If A Person Doesn't Qualify For The 'Hold Harmless' Law, Does It Affect Their Future Medicare Premium Amounts?

Jul 7 2020 - 10:41am

Concerning the "Hold Harmless" law. If a person was subjected to higher Medicare Part B premiums in 2021, due to not qualifying for this provision, does this affect their future Medicare premium amounts in 2022, or future years?

Assume there is no cause for "Hold Harmless" in those future years, only in 2021. Thanks for any replies!


I'm not sure I understand your question. 'Hold harmless' is a commonly used reference for the variable supplementary medical insurance (VSMI) premium provision, and supplementary medical insurance is the proper term for Part B of Medicare. The purpose of the VSMI provision is to prevent people from seeing a reduction in their net Social Security benefit rate as a result of a statutory increase in Medicare Part B premium rates. In other words, if a person's Social Security cost of living increase (COLA) isn't high enough to cover the increased cost of their Part B premium, then their Part B premium rate can potentially be reduced so that their net Social Security payment doesn't go down. Such reduced premium rates are reevaluated each year, so depending on COLA amounts and the yearly Part B premium rates, most VSMI premium reductions are only temporary.

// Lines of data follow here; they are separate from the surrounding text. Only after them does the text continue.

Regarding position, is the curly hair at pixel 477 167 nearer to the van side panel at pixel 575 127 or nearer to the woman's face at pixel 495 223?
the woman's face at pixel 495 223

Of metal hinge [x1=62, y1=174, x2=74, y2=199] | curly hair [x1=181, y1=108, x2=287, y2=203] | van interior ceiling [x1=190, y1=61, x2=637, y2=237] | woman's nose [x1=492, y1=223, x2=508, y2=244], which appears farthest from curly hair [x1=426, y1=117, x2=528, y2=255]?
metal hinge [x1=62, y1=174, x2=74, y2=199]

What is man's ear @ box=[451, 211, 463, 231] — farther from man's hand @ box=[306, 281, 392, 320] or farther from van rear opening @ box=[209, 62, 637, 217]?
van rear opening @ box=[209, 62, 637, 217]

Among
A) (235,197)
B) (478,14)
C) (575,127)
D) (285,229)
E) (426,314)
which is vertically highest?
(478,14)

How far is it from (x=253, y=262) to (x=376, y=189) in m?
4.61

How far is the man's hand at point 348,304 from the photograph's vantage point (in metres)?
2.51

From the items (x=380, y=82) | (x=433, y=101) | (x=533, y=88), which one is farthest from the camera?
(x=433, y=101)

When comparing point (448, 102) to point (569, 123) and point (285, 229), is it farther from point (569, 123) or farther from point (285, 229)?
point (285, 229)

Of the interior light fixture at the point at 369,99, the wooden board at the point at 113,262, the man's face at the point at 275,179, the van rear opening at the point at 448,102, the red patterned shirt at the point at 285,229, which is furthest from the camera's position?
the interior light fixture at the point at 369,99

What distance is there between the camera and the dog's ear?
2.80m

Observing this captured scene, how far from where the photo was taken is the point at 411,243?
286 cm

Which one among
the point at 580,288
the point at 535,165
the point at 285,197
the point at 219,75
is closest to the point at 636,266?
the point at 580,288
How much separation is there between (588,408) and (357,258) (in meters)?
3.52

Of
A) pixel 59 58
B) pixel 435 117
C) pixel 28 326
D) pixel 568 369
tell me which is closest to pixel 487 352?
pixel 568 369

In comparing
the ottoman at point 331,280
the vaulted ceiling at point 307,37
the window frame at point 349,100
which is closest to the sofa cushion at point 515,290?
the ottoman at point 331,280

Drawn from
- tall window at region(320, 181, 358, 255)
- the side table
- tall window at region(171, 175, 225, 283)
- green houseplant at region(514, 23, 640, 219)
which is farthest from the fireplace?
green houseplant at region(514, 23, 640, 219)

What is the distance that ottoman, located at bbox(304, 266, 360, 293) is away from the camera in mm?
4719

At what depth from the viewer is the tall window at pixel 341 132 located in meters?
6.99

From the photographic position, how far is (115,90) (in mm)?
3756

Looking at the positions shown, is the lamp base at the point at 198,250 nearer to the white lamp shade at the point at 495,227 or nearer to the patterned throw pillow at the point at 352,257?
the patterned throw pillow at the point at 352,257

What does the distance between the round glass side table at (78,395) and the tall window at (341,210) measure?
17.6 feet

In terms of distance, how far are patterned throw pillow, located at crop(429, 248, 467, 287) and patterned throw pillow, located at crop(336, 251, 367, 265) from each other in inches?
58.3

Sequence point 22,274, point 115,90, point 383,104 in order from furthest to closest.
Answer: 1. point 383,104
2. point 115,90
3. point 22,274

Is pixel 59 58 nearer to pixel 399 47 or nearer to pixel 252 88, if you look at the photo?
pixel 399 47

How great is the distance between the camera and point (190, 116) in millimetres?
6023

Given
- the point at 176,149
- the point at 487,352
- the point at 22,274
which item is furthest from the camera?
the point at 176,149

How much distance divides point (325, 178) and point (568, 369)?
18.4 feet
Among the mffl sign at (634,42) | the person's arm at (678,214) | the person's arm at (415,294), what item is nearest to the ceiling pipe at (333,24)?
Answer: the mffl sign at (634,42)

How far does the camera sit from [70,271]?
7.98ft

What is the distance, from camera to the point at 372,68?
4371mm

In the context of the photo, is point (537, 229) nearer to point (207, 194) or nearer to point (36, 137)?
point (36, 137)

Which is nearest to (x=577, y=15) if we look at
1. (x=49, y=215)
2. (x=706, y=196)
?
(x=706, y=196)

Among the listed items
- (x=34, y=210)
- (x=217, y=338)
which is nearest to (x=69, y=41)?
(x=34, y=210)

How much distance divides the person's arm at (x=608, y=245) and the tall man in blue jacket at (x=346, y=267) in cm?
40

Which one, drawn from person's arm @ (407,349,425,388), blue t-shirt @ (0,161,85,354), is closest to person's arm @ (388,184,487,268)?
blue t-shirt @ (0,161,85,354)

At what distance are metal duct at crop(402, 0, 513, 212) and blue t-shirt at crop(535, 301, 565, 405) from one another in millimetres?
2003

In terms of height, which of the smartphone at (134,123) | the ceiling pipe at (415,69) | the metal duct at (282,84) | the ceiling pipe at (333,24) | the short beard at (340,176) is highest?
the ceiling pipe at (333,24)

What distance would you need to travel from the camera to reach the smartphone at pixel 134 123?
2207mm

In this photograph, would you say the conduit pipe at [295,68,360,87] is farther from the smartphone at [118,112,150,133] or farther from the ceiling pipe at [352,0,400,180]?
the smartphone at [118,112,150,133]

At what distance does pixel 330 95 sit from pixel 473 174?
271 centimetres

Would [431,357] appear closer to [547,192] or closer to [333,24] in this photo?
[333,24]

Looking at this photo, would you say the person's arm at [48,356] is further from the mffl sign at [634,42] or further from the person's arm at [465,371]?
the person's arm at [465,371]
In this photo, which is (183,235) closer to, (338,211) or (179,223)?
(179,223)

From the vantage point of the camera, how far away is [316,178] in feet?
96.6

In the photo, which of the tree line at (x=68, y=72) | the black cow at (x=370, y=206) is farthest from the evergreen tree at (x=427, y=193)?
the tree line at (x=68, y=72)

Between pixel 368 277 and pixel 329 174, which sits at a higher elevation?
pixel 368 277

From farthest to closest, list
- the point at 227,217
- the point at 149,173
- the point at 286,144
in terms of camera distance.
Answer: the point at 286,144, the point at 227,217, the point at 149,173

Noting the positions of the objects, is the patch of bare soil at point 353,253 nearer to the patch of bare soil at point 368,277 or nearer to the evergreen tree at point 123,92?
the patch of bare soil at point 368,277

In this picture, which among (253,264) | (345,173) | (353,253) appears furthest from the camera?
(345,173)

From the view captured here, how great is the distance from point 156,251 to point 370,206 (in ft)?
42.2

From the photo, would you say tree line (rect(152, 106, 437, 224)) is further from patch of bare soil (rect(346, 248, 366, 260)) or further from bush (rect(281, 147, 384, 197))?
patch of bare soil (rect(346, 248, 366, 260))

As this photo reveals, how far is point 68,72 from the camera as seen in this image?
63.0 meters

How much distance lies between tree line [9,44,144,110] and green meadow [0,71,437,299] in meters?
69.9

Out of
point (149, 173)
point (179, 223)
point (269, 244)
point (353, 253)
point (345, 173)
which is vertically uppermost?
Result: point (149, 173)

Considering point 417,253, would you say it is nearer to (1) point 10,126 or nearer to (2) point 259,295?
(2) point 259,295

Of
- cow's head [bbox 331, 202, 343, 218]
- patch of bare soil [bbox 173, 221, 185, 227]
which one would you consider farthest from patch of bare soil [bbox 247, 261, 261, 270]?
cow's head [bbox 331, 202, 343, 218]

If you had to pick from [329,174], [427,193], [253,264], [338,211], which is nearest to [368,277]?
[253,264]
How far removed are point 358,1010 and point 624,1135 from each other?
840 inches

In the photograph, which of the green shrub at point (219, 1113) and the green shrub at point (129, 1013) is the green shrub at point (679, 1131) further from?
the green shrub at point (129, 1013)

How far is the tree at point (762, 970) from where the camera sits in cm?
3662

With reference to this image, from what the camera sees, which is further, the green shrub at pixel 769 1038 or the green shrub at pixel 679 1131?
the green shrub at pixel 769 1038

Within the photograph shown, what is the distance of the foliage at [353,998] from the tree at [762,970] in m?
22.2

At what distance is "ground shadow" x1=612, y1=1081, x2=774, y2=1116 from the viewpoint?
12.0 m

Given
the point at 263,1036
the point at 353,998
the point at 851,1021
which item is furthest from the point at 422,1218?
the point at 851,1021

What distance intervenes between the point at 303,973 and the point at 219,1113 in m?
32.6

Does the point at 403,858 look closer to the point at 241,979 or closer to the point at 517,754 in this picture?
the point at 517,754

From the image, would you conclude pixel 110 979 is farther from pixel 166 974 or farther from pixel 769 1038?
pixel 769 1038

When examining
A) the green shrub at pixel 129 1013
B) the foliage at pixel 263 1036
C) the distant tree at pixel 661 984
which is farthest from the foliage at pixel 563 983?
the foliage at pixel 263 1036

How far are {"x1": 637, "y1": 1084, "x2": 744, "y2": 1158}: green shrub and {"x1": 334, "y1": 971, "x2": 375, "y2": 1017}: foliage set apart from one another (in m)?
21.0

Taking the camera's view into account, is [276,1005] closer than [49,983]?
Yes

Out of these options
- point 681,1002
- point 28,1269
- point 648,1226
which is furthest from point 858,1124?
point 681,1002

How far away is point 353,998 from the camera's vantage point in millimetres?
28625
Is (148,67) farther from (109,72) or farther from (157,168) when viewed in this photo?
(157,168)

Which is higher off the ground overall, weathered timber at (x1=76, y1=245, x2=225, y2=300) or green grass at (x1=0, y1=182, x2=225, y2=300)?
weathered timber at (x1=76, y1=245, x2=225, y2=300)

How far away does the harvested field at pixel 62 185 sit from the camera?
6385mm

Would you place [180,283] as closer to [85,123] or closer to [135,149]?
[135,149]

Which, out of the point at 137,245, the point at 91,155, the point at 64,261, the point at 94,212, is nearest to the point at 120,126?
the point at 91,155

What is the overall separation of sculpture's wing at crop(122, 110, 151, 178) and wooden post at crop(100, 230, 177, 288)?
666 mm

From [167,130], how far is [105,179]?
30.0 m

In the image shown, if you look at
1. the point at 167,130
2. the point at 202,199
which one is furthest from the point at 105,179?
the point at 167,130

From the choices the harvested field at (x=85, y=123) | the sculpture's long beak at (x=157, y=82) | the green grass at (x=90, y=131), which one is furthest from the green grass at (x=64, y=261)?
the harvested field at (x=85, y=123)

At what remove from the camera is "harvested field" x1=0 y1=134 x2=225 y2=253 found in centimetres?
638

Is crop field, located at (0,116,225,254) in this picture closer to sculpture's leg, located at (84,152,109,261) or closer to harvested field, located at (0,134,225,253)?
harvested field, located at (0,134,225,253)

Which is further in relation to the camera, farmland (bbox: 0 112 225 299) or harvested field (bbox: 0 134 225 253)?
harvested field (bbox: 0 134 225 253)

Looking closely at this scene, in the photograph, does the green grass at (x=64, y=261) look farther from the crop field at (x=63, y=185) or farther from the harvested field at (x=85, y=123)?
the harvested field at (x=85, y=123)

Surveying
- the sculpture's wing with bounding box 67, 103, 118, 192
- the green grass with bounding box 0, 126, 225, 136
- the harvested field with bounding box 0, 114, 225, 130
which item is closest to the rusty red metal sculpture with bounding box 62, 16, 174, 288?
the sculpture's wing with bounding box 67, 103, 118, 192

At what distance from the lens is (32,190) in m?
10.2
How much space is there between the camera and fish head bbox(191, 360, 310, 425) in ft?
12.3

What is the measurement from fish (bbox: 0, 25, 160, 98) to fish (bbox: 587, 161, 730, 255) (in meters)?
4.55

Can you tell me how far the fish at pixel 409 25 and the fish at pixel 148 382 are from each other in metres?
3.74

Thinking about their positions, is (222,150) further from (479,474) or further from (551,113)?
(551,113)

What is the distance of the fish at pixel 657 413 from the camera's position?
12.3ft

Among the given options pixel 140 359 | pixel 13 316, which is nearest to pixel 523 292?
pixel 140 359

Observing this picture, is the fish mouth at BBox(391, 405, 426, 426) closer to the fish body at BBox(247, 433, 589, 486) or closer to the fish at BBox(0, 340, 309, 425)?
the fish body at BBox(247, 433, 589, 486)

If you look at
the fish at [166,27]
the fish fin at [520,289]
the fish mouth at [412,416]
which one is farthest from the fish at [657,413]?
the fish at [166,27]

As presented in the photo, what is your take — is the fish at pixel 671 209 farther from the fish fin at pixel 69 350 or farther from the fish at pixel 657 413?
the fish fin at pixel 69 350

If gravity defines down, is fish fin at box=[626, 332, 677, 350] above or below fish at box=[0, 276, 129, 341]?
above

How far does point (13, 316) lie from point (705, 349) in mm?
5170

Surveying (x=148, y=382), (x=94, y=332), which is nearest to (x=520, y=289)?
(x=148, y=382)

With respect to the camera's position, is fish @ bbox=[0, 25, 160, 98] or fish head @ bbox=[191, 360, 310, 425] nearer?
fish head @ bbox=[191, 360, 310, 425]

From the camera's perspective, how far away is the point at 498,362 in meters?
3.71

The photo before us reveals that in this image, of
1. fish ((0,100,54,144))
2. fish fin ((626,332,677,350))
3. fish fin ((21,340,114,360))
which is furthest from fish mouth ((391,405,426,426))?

For example, say Bob is drawing Social Security benefits and has the standard Part B premium rate of $144.60 withheld from his payments. After his premiums are withheld, Bob's Social Security benefit payment amounts to $1500. If there is no COLA at the end of 2020 and if the standard Part B premium rate increases, then Bob could have his Part B premium frozen at $144.60 for the year 2021.

However, say at the end of 2021 a 2% Social Security COLA is announced. That would then be applied to Bob's gross benefit rate of $1644.60, raising it to $1677.50. Then let's say that the standard Part B premium rate for 2022 goes up to $177.50. Bob could then pay the full standard Part B premium rate without lowering his net Social Security benefit payment (i.e. $1677.50 - $177.50 = $1500), so Bob would have to pay the full Part B premium rate in 2022.

Barring an extended period of very small or no Social Security COLAs, the potential benefits from VSMI are likely to be temporary and relatively small. Therefore, we believe that in most cases people should not alter their filing plans for Social Security benefits in order to qualify for VSMI. Making sure to choose a filing strategy that results in maximizing a person's Social Security benefits is almost certain to be much more important than concerns about the VSMI provision.